Let's rewrite the way we approach terrorism
Tuesday, February 14, 2017 1:16 PM
Throughout most of the last political year, the GOP continually made the effort to chastise former President Barack Obama for not addressing the terror problem in the Middle East and around the world. They claimed that by not calling it “Radical Islamic Terrorism” we cannot begin to confront this problem.
This turned into a concern for the people as well, both Democrat and Republican alike. People were legitimately confused about the president’s terminology and political correctness.
When I first heard of the issue, I dismissed it as one of the many trivial attacks by an opposition party to a president; however, as I pondered it more and more, I too was confused by the president’s language.
We all agree the problem is terrorism, and with much of recent attacks being made by ISIS affiliates – which are a form of radicalized Islam – how is it wrong to call it Radical Islamic Terrorism?
The answer is not that such terminology is wrong, but that it promotes a message that is harmful to our image in the Middle East.
In the United States, we have a tendency to be quite myopic. We never seem to consider the rest of the world and the the image we project. The phrase “Radical Islamic Terrorism” is the epitome of myopic.

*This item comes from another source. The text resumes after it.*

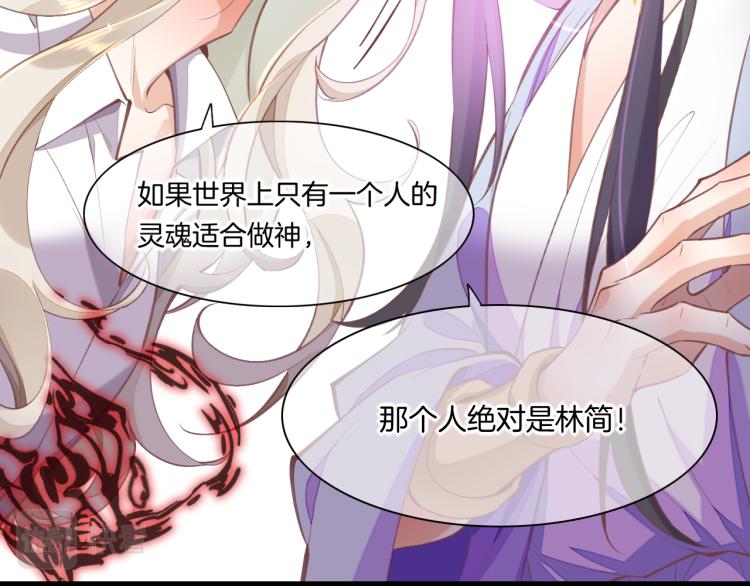 第76话 时空穿梭之门67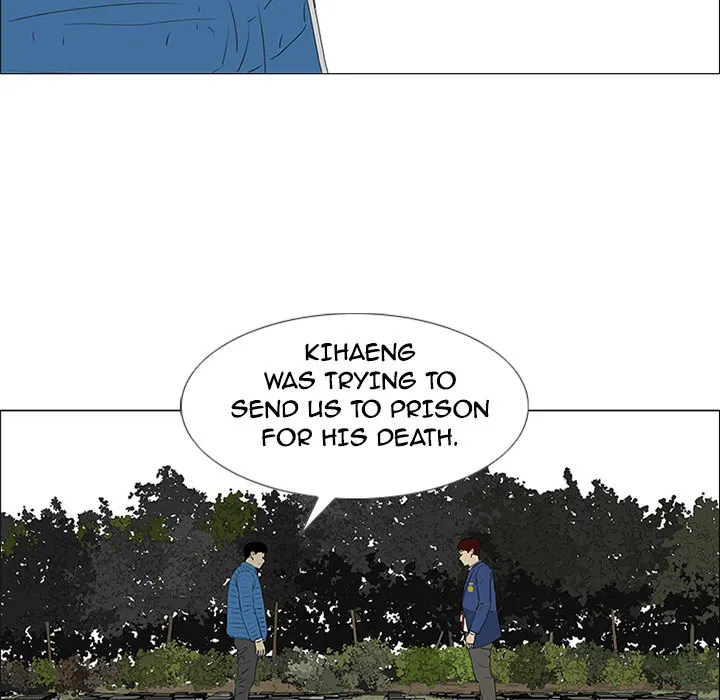 Chapter 40 — page 44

For us, it might not seem that big of a deal; but for others, it means everything. When extremists across the globe hear these words continually uttered by the leaders of our country, they are more likely to participate in radicalized behavior and convert others to do the same. To them, our constant condemning of “Radical Islamic Terrorism” suggests that we are declaring war on Islam itself. They view this as proof that the West and Christianity for that matter are against Islam.
I am definitely not affirming that this perception is true in any way, but perception is reality. If extremists think that we are anti-Muslim and that we are a Christian-sponsored nation, then it really does not matter if we disagree with them because ultimately we may be the ones who pay the price for something so petty.

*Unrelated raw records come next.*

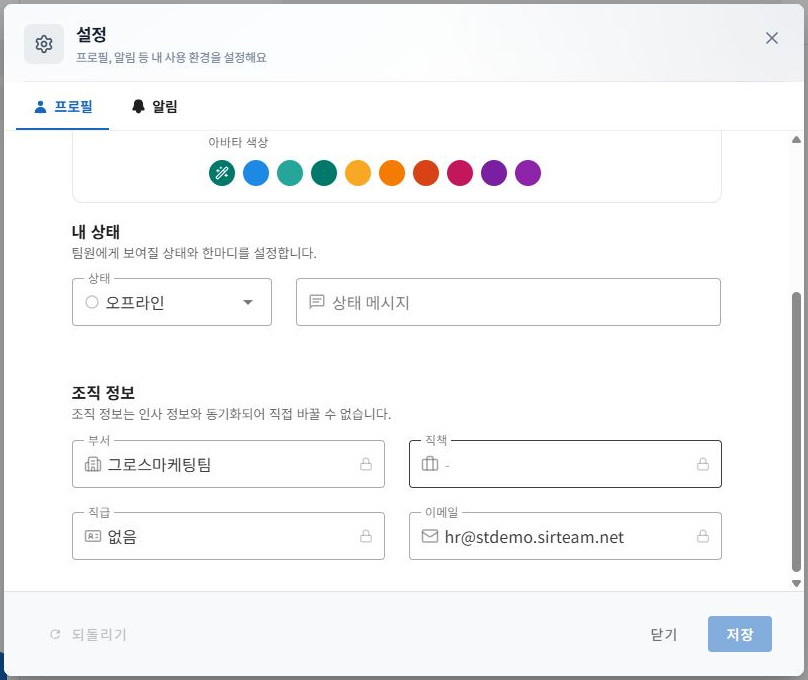 써팀 인사 정보와 동기화된 조직 정보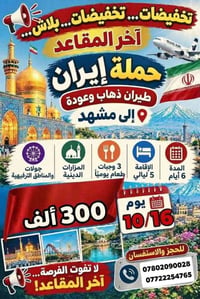 حملة إيران • مشهد ذهاب وعودة • ٦ أيام ٥ ليالي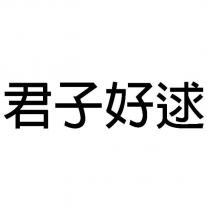 君子好逑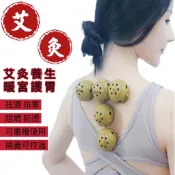 免運台灣24h出貨 艾灸寶艾灸罐艾灸壺 艾灸 艾草艾灸 溫灸器 隨身灸 熏蒸儀 艾灸貼柱 艾灸盒 艾炙器具 腹部宮寒火罐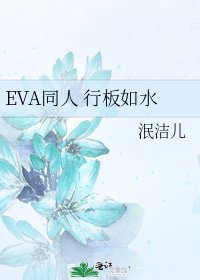 EVA同人 行板如水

The war on terrorism is a tricky conflict. Instead of going to war with a specific nation or government, we are going to war with an idea. This idea is frankly that the West is evil and at war with Islam, and a drone strike here and there won’t stop people from thinking that.
However, if the leadership of the United States can project a better image of Western benevolence and end anti-Muslim rhetoric, we might have a better chance at ending the conflict. Combat operations do serve an important role, but sometimes our words may be more important.
So, in conclusion, if you were ever confused why some refuse to use the term “Radical Islamic Terrorism,” it is simply because it makes those who want to do us harm more likely to do us harm, and it perpetuates the idea that Christianity and the West are at war with Islam.
This political game of semantics will not help us in the long run. I’ve always heard that the pen is mightier than the sword, so let’s give it a shot and rewrite the way we approach terrorism.
Jarrod Dickens (a pseudonym) is an area high school student and a columnist for The Highland County Press.